SELECTED PASSAGE >>

# Reality Check



## BamaBoy101 (Dec 9, 2013)

I see many talking about unity and helping one another and I think that’s great. But sometimes I think a reality check is in order. And maybe I am the one needing the reality check in some instances. 

Lets be realistic, while things are good working with others and helping people is feasible. But I believe that once the SHTF things will degrade rapidly and even your friends and some family may become a threat. Those bugging in may be displaced without their supplies and become a well prepared threat to others. Those bugging out and either loosing their supplies or when the supplies run out are likely to become a threat as well. In my situation I believe in the fallowing.

1. Unless we have a preplanned meet up scheduled don’t come to my location. Because if it was not planned in advance you will likely not leave the property ever again. It does not matter that we are friends. 

2. Even if I know you and we planned getting together expect me not to be overly trusting at first. Situations and attitudes change and I will not take chances I don’t have to. 

3. Me and mine first, if you become a burden and your not family don’t be surprised if your asked to go away. I will not let a weak link take me and mine down. So always pull your own weight. I wont pull it for you as I have all I can carry! 

4. I will go as far as I need to when it comes to me and mine surviving. Nothing personal but I will do what I feel I must! 

I spoke with a friend the other day that plans to open her doors to anyone who shows up. I don’t see her surviving long term if she takes this approach. 

So am I off the mark here? Opinions please!


----------



## Inor (Mar 22, 2013)

One thing I have noticed being self-employed through several recessions now is that difficult times seem to bring out the extremes in people. Folks that are grounded and honest, seem to become even more so when times are difficult. But folks that do not have that grounding, may be trustworthy when times are good but will turn in a heartbeat when the challenges come. The other possibility is they will panic and shut down completely.

In short, I think you are generally "on the mark".


----------



## Ripon (Dec 22, 2012)

It's a quandary for me I know. My bug out can sustain a lot of people, and I'd like to have some trustworthy folks to help protect what it can produce and help in the production. Still, outside of extended family, I make no promises or offers to anyone. I feel like those who make it to my area have proven themselves a good deal and would be worthy an offer if that happened, and that I can keep anyone at an arms length doesn't hurt.

EXTRACTED MATERIAL >>
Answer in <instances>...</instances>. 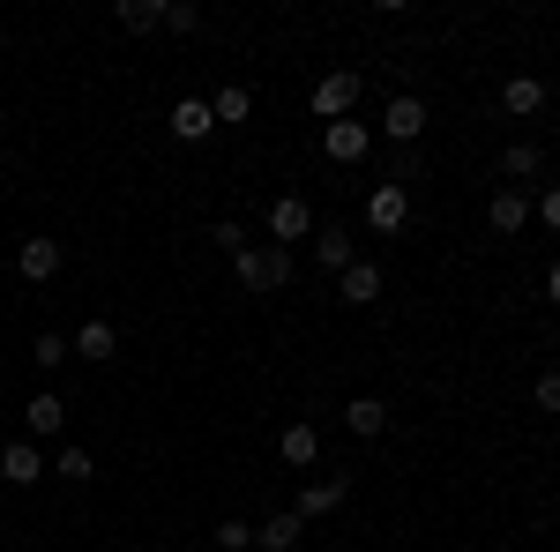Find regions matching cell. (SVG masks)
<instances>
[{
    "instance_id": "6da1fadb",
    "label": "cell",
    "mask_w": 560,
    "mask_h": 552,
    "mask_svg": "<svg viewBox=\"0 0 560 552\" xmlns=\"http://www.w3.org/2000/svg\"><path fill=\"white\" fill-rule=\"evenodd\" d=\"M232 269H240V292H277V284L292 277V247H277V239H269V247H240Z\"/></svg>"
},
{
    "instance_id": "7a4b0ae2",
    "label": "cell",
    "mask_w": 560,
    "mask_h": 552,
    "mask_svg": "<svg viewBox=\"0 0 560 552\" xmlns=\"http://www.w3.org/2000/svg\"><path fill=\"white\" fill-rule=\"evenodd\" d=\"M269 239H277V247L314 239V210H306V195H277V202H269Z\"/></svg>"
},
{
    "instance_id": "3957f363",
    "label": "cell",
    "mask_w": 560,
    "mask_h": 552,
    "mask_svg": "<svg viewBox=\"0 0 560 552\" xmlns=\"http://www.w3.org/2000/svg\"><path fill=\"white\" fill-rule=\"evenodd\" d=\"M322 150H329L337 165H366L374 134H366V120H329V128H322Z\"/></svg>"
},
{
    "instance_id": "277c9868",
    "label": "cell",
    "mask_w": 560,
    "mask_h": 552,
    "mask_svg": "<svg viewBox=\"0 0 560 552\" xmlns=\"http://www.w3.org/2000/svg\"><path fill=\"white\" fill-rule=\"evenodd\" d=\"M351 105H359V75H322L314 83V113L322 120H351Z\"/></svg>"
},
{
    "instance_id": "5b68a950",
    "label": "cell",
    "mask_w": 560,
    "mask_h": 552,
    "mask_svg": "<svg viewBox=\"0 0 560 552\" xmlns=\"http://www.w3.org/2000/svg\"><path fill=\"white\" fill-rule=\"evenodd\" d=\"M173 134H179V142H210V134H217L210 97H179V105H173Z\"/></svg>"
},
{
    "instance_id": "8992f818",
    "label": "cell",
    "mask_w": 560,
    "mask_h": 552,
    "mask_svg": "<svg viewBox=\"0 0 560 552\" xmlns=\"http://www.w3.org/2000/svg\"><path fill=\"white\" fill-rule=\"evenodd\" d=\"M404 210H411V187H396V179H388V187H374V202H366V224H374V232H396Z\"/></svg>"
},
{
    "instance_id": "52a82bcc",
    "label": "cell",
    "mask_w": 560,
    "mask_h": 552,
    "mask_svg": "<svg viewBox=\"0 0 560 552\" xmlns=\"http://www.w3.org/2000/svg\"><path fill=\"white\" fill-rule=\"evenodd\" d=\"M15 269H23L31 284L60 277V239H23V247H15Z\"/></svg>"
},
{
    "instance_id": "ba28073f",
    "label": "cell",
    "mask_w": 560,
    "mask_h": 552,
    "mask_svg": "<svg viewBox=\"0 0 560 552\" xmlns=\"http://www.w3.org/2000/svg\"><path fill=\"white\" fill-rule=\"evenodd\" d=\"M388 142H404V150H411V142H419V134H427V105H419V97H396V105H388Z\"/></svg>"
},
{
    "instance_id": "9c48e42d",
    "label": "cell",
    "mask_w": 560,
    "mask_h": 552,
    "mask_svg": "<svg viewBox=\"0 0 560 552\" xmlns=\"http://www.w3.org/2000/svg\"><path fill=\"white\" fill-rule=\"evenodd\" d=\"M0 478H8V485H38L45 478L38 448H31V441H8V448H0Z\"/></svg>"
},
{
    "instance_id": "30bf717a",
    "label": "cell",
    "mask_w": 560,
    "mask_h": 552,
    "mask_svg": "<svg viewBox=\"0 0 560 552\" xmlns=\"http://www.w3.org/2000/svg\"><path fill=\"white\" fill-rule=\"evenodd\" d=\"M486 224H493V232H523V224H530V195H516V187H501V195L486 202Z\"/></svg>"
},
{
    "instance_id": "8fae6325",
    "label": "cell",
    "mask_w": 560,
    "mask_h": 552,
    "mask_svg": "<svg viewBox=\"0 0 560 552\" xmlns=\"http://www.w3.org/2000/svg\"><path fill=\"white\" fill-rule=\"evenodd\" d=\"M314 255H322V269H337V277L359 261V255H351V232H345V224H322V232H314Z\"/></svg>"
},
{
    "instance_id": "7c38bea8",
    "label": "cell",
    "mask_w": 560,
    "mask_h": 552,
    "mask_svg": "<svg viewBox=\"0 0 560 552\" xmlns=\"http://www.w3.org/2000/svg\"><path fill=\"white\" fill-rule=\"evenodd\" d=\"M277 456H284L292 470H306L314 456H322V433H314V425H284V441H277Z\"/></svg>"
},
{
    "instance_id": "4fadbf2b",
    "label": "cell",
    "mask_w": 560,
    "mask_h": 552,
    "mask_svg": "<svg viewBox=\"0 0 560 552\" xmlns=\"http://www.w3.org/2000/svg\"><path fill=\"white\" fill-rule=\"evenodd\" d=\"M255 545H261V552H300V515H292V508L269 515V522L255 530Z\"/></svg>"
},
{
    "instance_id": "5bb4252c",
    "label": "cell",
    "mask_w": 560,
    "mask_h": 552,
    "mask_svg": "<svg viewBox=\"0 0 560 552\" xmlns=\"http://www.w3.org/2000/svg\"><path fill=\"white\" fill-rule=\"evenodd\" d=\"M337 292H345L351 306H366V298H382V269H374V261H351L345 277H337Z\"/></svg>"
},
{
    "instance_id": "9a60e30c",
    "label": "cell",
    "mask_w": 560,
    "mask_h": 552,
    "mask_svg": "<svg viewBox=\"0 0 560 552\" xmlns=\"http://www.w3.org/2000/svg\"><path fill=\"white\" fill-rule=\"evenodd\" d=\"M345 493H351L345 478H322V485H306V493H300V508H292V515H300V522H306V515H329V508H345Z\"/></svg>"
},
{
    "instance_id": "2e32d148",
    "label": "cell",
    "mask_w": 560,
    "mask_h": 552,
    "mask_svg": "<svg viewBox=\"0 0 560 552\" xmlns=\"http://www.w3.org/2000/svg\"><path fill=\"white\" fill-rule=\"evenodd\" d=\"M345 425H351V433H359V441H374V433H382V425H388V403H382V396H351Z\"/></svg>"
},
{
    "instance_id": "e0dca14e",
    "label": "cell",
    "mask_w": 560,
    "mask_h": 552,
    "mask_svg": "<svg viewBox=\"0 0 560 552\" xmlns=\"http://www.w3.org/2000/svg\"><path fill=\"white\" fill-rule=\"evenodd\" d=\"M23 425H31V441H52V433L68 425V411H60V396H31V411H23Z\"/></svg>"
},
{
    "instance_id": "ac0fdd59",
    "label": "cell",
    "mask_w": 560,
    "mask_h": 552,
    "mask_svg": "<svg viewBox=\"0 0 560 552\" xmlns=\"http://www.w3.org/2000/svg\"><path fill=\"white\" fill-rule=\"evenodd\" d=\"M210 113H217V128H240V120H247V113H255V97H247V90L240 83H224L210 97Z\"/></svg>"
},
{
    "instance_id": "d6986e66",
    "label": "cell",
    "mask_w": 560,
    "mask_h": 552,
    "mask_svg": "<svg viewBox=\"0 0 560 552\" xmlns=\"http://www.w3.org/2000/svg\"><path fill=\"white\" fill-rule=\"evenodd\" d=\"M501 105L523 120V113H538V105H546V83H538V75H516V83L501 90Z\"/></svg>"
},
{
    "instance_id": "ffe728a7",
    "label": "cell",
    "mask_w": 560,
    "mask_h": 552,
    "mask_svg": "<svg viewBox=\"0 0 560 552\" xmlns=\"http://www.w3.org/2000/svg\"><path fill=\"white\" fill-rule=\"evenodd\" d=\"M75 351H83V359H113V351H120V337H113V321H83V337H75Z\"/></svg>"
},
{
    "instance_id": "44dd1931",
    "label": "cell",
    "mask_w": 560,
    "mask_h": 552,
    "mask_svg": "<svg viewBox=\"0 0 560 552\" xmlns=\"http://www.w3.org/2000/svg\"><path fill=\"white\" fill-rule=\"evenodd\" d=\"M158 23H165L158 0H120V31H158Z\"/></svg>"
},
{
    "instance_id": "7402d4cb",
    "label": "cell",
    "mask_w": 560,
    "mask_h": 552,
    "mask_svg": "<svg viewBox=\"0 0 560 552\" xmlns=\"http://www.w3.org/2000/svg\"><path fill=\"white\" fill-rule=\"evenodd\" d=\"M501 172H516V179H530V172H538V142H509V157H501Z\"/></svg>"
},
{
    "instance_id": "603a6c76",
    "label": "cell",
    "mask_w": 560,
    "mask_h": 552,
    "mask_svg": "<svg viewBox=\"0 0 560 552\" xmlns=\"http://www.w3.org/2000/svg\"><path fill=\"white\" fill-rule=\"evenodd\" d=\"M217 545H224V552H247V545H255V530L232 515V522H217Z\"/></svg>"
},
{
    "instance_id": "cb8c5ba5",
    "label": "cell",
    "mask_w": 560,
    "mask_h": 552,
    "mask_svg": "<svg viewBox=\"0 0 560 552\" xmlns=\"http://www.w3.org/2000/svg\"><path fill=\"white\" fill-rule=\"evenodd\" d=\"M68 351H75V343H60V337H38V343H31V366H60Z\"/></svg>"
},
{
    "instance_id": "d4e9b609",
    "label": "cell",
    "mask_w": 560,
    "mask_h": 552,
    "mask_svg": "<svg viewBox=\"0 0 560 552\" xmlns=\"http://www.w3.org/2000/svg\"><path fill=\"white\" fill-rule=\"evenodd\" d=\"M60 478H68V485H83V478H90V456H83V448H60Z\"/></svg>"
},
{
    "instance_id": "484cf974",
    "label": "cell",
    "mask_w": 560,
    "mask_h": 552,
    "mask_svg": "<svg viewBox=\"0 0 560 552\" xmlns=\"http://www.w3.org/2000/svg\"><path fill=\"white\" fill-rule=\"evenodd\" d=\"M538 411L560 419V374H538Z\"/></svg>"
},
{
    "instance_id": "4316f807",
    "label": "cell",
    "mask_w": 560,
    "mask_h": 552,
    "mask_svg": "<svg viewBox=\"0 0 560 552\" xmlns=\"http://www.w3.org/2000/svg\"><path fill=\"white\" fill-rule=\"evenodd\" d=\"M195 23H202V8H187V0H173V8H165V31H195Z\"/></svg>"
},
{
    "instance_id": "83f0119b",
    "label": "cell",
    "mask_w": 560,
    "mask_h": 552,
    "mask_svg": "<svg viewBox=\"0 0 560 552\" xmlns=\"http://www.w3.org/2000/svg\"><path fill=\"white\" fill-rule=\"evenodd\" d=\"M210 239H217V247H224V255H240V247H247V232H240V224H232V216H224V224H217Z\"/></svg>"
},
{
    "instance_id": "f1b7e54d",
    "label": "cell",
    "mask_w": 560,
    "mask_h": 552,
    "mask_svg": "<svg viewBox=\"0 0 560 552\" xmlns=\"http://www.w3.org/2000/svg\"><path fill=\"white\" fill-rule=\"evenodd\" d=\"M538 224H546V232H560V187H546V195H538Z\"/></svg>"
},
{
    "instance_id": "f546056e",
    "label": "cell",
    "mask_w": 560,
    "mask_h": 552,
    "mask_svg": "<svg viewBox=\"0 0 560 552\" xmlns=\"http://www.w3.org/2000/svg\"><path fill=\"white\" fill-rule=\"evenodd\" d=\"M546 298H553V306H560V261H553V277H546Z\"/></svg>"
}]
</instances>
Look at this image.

WHAT THE TASK ASKS >> In the "Reality Check" forum thread, what does the friend BamaBoy101 spoke with plan to do?

RESULT BELOW >> She plans to open her doors to anyone who shows up.